For me, it's the Teensy 4.x boards. I have uses that consume all of their horsepower. I'm just a researcher, and my prototypes will be commercialized by an engineering team that will use the same microcontroller but on their own board and developed under their preferred auspices.

It's the closest I can get to an FPGA within my skill set.

Also, I think that Paul has been exemplary in his contributions to the open source community despite his own product having a closed component.

fenwick67 4 hours ago | parent | prev | next [-]

Adafruit in particular is very good at providing step by step tutorials on how to use their products, most of them that are nontrivial have a little example project to go with them.

It's also been a good one-stop shop, if you want a little character display to go with your esp32 project they will have one, along with addressable LEDs, battery circuitry, etc.

It's a bummer both sites are melting down

mosura 12 hours ago | parent | prev | next [-]

Olimex are a better middle ground than sparkfun or adafruit for the things they cover.
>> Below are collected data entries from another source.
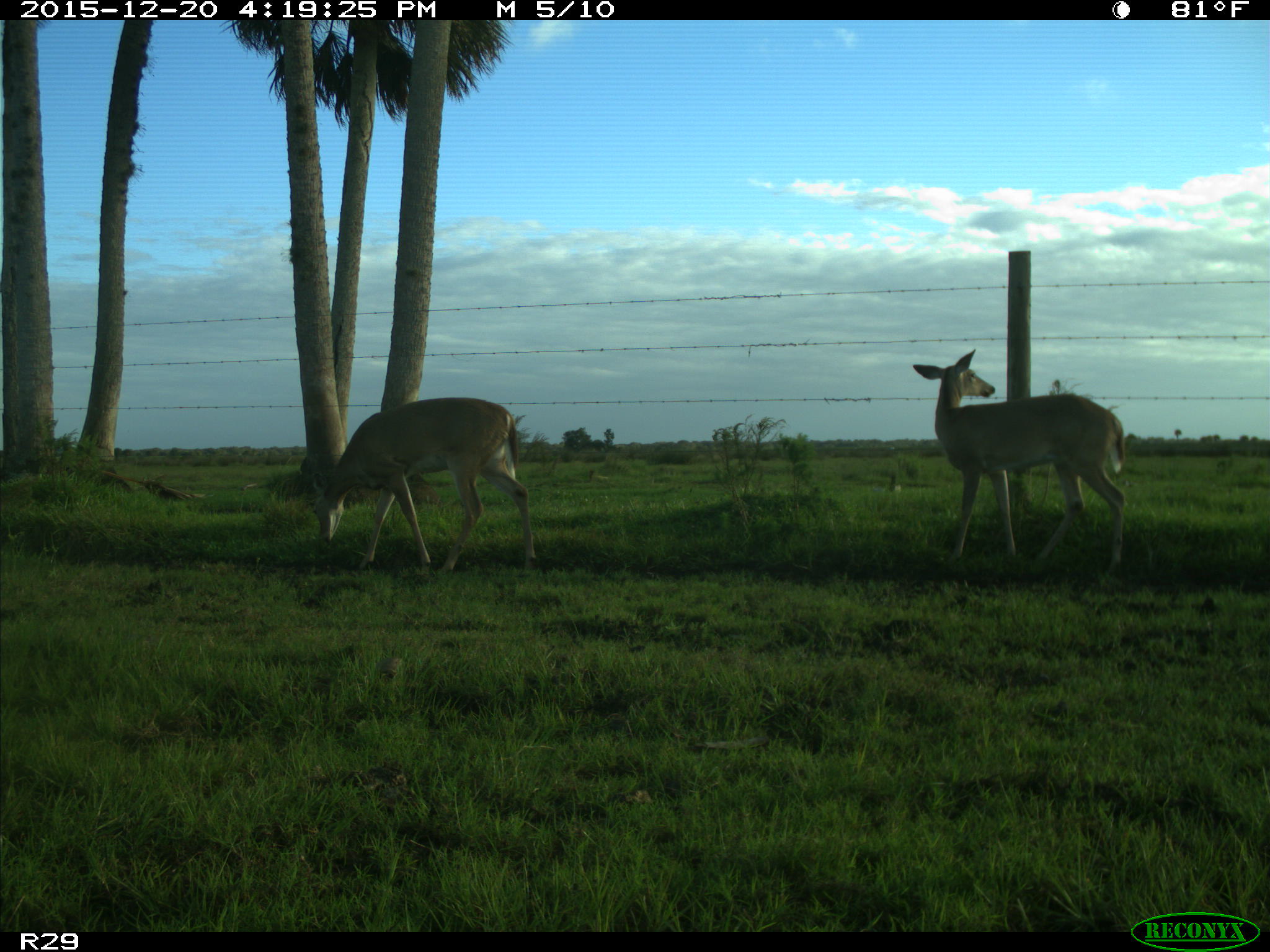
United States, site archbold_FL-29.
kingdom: Animalia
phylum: Chordata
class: Mammalia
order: Artiodactyla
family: Cervidae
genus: Odocoileus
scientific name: Odocoileus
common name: deer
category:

In truth people will spend a lot of money paying other people to shop on Aliexpress for them so they can maintain the illusion they are above all that.
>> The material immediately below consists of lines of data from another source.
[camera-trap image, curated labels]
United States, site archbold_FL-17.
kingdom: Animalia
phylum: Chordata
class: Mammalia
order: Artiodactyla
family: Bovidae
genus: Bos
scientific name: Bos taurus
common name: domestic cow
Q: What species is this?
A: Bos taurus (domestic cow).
horsawlarway 12 hours ago | parent [-]

Personally, I've had absolutely miserable experiences trying to get products on Aliexpress.

I have at least 3 paid for orders that literally just never showed up (18650 charger, and two LFP 24v chargers). It's not a huge sum of money (~$45) but it's just... gone. Poof - into the ether. It's been more than 24 months.

I also have had orders take 3+ months to actually arrive. Consistently. And some products that do show up but are absolutely unfit for purpose (ex - copper wire that IS NOT COPPER).

Given the complete lack of reliability... I now avoid aliexpress for pretty much everything.

So sure - something like sparkfun/adafruit/etc is going to charge me an overhead, but that overhead ensures

1. The product will roughly work

2. The product will show up

3. The product will show up on a reasonable timeline

----

The extra money isn't so I can have an illusion that I'm "above all that"... it's literally just setting a baseline service level that I don't mind paying extra for, because aliexpress isn't a reliable shop (and is borderline scammy as fuck).

coryrc 5 hours ago | parent [-]

Just ask for a refund if it doesn't show up or is crap. Not hard.

fenwick67 3 hours ago | parent [-]

Even if you do manage to get a refund, it obviously sucks to be in that position where you need one

iancmceachern 12 hours ago | parent | prev | next [-]

Product support, documentation, comparability, and community support/forums

MallocVoidstar 12 hours ago | parent | prev | next [-]

Adafruit dev boards are way more expensive than Chinese alternatives but I've never used an Adafruit board where I went "why in the world did they do X", where X is some design choice (except having a bright LED light up while the board had power). On the other hand I've had Chinese boards that have a battery jack but an always-powered component on the board uses like 10+mA at all times when alternative choices for the same component use literally hundreds/thousands of times less power (but cost 1 cent more).

scottbez1 2 hours ago | parent | next [-]

I’ve found that adafruit usually includes a cuttable solder pad for the power led when there’s real estate available. Just cut one of those traces this week in fact!

markemer 2 hours ago | parent | prev [-]

LadyAda is 5x the EE I am, and I think highly of myself. The boards are just art.

relaxing 13 hours ago | parent | prev [-]

> A lot of those come with very good support and communities as well.

Which ones?

I’ve dealt with Seeed and the quality of support falls far below.

Number one reason would be lead time. Adafruit always ships immediately and the transit time is short on the east coast.